Dr. Jonathan King, Assistant Professor in the Division of Surgical Oncology at UCLA will join our Patient and Family Webinar Series to talk about what happens in the pancreatic cancer operating room. He will address what to prepare for before surgery, what to expect on the day of surgery and how to plan for the best post-surgical care. Having a plan in place for each step in your surgical game plan can make the process smoother and assist with recovery times.
When pancreatic cancer is diagnosed in the early stages, or after chemotherapy to shrink a tumor (known as neoadjuvant therapy), surgery may be an option. Usually, surgery removes only the part of the pancreas that has cancer but, in some cases, the whole pancreas may be removed. The type of surgery depends on the location of the tumor in the pancreas. Surgery to remove a tumor in the head of the pancreas is called a Whipple procedure, the most common type of surgery for pancreatic cancer. If the tumor is in the tail of the pancreas, the surgeon may remove the cancerous areas along with your spleen and nearby lymph nodes, known as a distal pancreatectomy. There are also various operative approaches, including laparoscopic, robotic, or open surgery. Dr. King will address the types of surgery and the anatomy involved as well as the common approaches and what to expect from each.
Surgery for pancreatic cancer is a major operation and may require you to stay in the hospital for 7-10 days afterward. Dr. King will discuss how to prepare, including tips for nutrition, physical activity and a plan for post-surgical pain management. He will also address what to expect on surgery day, including what to bring, questions to address and choices you may be asked to make such as epidural placement.
Once the surgery is complete, it takes time to heal and each person’s recovery is different. You may have pain or discomfort for the first few days and it is common to feel weak or tired for a while. Depending on your surgery, it may be hard to digest food and you may feel bloated or full. Dr. King will address the in-hospital steps for post-surgical recovery including operative drains, activity in the hospital and dietary advice.
Dr.
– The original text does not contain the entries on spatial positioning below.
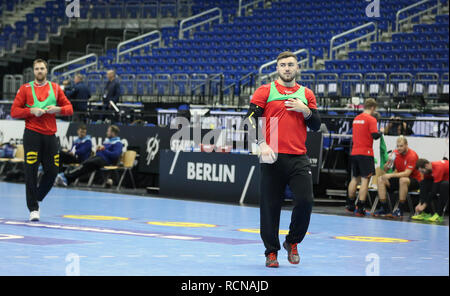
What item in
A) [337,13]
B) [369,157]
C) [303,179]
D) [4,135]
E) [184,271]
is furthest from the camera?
[337,13]

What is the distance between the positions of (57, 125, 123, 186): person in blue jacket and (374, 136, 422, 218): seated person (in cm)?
645

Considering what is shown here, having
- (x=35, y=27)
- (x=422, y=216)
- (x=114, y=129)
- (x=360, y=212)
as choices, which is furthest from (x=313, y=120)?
(x=35, y=27)

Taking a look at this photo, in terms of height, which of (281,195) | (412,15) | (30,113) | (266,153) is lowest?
(281,195)

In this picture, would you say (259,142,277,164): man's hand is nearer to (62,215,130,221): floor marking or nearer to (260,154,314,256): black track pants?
(260,154,314,256): black track pants

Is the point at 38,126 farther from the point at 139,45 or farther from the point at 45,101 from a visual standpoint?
the point at 139,45

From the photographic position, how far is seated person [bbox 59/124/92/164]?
18.5 m

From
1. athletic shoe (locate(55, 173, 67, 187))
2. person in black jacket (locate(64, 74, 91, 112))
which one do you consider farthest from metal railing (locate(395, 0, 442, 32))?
athletic shoe (locate(55, 173, 67, 187))

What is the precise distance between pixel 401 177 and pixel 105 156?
700 centimetres

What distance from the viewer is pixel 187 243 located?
8.88 m

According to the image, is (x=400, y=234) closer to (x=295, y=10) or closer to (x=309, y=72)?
(x=309, y=72)

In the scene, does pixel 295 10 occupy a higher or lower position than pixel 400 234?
higher

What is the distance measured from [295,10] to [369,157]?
52.8 feet
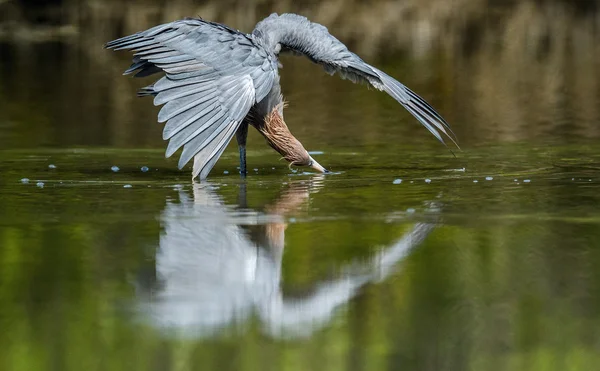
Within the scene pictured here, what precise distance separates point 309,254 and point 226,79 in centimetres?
280

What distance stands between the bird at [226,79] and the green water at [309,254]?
0.32m

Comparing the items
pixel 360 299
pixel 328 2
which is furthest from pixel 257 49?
pixel 328 2

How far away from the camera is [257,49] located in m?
9.02

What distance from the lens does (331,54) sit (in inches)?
366

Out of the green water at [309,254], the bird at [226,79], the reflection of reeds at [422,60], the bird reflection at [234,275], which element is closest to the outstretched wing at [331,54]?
the bird at [226,79]

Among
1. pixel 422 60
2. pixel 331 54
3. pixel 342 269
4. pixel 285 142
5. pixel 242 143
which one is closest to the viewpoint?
pixel 342 269

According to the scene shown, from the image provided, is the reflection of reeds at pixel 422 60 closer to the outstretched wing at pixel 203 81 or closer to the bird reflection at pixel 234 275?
the outstretched wing at pixel 203 81

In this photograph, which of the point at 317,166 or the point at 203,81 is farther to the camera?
the point at 317,166

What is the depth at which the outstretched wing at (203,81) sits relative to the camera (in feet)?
28.5

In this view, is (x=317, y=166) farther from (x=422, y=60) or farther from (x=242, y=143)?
(x=422, y=60)

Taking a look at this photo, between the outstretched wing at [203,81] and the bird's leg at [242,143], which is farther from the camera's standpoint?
the bird's leg at [242,143]

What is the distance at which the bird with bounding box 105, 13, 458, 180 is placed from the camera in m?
8.71

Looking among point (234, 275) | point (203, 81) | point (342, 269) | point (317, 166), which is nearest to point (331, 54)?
point (317, 166)

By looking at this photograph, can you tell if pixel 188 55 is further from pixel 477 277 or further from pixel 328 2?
pixel 328 2
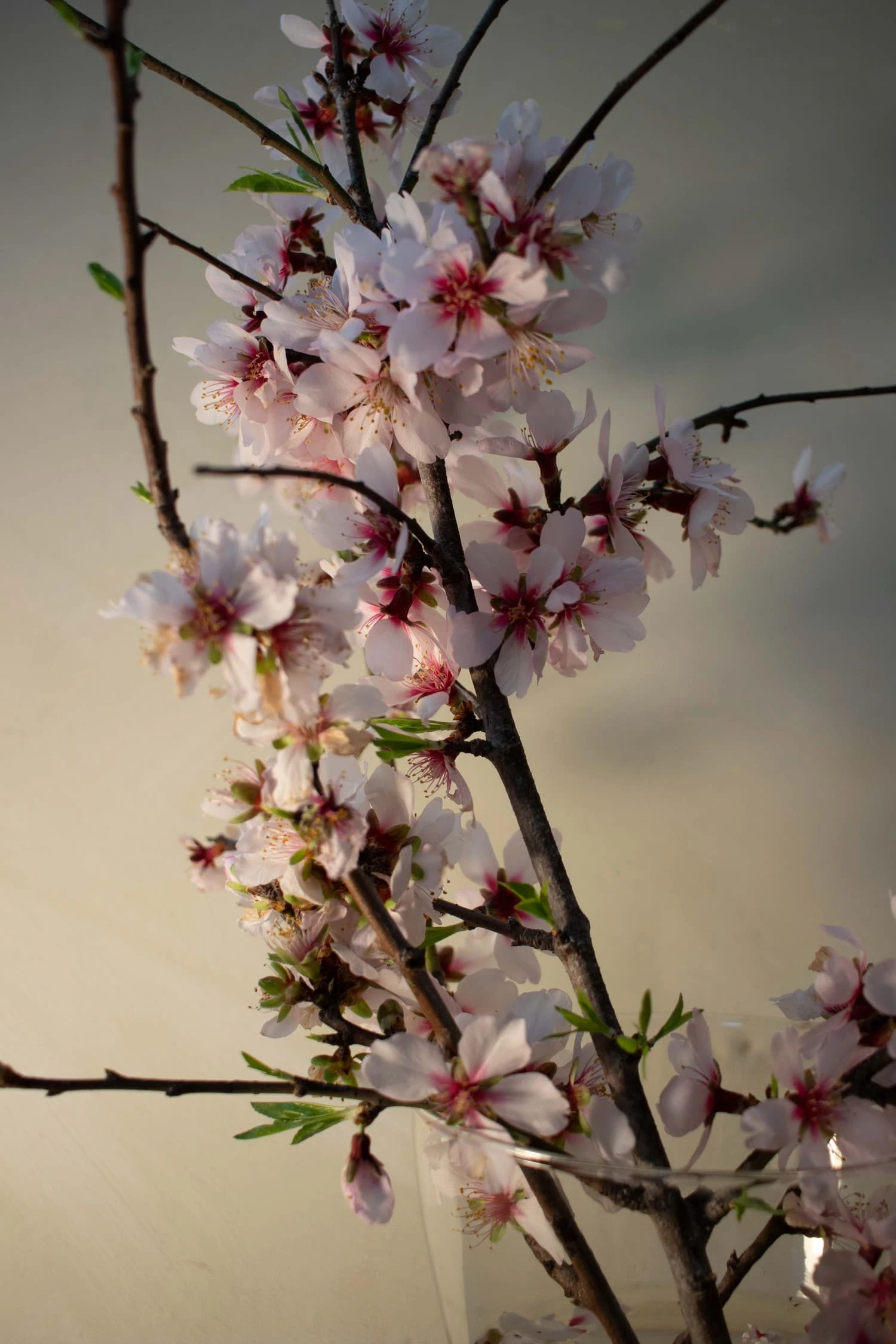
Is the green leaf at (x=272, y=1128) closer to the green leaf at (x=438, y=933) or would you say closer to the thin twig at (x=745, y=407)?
the green leaf at (x=438, y=933)

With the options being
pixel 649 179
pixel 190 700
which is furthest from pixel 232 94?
pixel 190 700

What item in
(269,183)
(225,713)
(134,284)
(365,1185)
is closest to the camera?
(134,284)

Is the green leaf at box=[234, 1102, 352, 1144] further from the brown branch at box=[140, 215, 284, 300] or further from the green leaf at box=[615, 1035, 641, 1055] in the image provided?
the brown branch at box=[140, 215, 284, 300]

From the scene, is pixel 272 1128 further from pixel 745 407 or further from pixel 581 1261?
pixel 745 407

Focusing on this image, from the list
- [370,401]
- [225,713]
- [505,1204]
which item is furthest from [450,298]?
[225,713]

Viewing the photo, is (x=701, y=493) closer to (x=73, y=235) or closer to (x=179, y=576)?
(x=179, y=576)

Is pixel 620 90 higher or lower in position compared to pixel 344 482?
higher
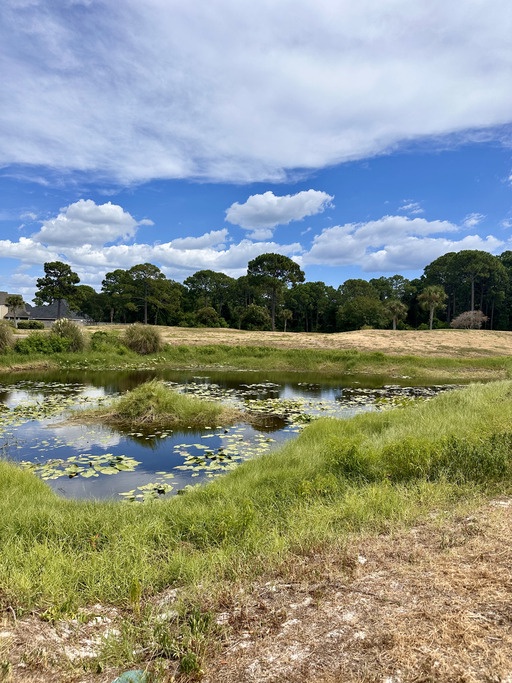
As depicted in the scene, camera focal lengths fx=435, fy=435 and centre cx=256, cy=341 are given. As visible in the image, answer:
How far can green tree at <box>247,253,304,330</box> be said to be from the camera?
2598 inches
Jonathan King is an Assistant Professor in the Division of General Surgery at UCLA. He is a surgeon within the Hirshberg Center for Pancreatic Diseases at UCLA, has presented at past Symposiums and was the Honorary Medical Co-Chair of the 2018 LA Cancer Challenge. He has expertise in robotic-assisted minimally invasive pancreas surgery and performed UCLA’s first minimally-invasive pancreaticoduodenectomy (Whipple procedure). Dr. King is an enthusiastic surgical educator and is developing the UCLA residency training curriculum for robotic-assisted surgery.